## Exercise materials
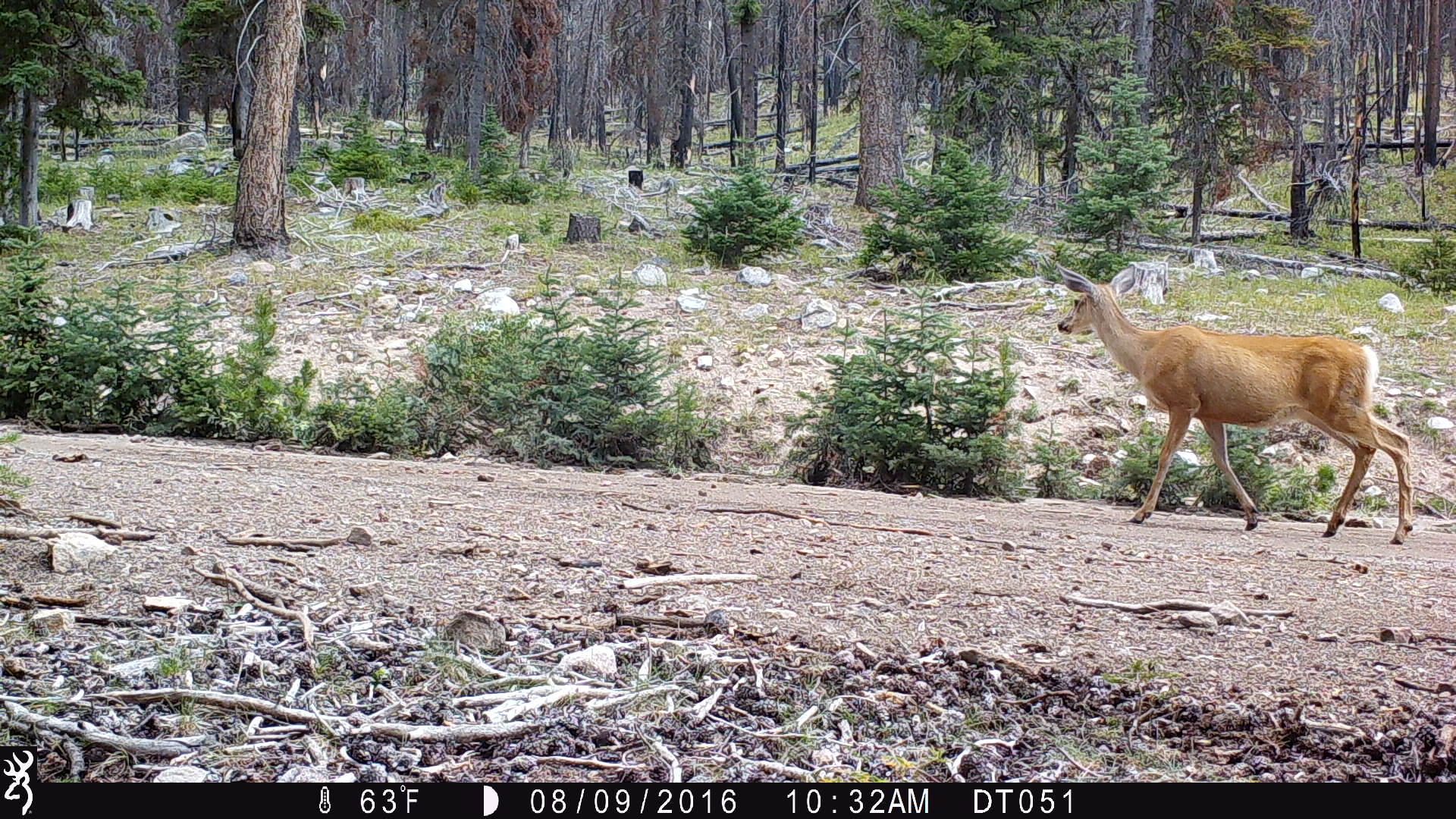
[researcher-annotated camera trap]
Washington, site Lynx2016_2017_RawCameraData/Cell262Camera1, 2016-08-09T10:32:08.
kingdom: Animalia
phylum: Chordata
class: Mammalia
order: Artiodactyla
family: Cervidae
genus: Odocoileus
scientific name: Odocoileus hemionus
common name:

## Description of the task
The whole listing above must be set down again exactly, but without its images.

## Result for this exercise
[researcher-annotated camera trap]
Washington, site Lynx2016_2017_RawCameraData/Cell262Camera1, 2016-08-09T10:32:08.
kingdom: Animalia
phylum: Chordata
class: Mammalia
order: Artiodactyla
family: Cervidae
genus: Odocoileus
scientific name: Odocoileus hemionus
common name:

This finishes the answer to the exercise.